--- START Records supplied ---

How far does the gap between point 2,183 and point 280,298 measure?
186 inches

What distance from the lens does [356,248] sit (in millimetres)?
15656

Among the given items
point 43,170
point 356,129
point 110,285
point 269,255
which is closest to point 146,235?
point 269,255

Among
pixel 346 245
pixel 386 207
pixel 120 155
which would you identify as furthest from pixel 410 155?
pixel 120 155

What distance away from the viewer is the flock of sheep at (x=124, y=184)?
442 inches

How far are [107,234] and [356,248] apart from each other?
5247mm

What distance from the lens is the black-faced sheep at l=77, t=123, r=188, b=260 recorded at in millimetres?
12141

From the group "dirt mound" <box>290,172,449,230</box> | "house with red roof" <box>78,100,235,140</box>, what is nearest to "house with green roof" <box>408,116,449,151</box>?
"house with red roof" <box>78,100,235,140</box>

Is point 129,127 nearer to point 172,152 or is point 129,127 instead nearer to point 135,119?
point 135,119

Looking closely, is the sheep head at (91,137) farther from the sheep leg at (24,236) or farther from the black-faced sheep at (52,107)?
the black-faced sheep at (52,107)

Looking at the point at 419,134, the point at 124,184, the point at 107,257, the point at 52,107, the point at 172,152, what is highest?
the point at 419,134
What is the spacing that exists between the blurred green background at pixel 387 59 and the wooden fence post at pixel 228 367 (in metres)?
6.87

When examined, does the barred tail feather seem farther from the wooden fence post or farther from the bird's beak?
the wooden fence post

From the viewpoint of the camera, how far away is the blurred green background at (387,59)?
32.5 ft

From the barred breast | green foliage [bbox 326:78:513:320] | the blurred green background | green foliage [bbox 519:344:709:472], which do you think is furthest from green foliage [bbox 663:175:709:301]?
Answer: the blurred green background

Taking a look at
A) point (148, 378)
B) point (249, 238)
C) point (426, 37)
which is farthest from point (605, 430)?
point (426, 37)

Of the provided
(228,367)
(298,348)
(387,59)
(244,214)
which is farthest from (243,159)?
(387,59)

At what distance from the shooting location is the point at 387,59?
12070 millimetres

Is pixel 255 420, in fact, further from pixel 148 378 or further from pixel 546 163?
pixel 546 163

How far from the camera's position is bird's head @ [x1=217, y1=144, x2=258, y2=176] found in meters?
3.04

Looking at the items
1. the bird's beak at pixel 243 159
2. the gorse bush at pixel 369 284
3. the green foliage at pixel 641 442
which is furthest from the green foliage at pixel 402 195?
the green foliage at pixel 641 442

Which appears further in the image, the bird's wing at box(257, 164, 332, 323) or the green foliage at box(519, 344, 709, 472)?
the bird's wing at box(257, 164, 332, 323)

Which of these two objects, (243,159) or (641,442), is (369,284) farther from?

--- END Records supplied ---

Given instruction:
Please render everything from the line containing "Is pixel 255" down to the end of the records as a Markdown table with the columns Row and Record text, one line per row, skipping blank lines.

Correct output:
| Row | Record text |
|---|---|
| 1 | Is pixel 255 420, in fact, further from pixel 148 378 or further from pixel 546 163? |
| 2 | pixel 546 163 |
| 3 | How far from the camera's position is bird's head @ [x1=217, y1=144, x2=258, y2=176] found in meters? |
| 4 | 3.04 |
| 5 | Looking at the items |
| 6 | 1. the bird's beak at pixel 243 159 |
| 7 | 2. the gorse bush at pixel 369 284 |
| 8 | 3. the green foliage at pixel 641 442 |
| 9 | which is furthest from the green foliage at pixel 402 195? |
| 10 | the green foliage at pixel 641 442 |
| 11 | Which appears further in the image, the bird's wing at box(257, 164, 332, 323) or the green foliage at box(519, 344, 709, 472)? |
| 12 | the bird's wing at box(257, 164, 332, 323) |
| 13 | Which of these two objects, (243,159) or (641,442), is (369,284) farther from? |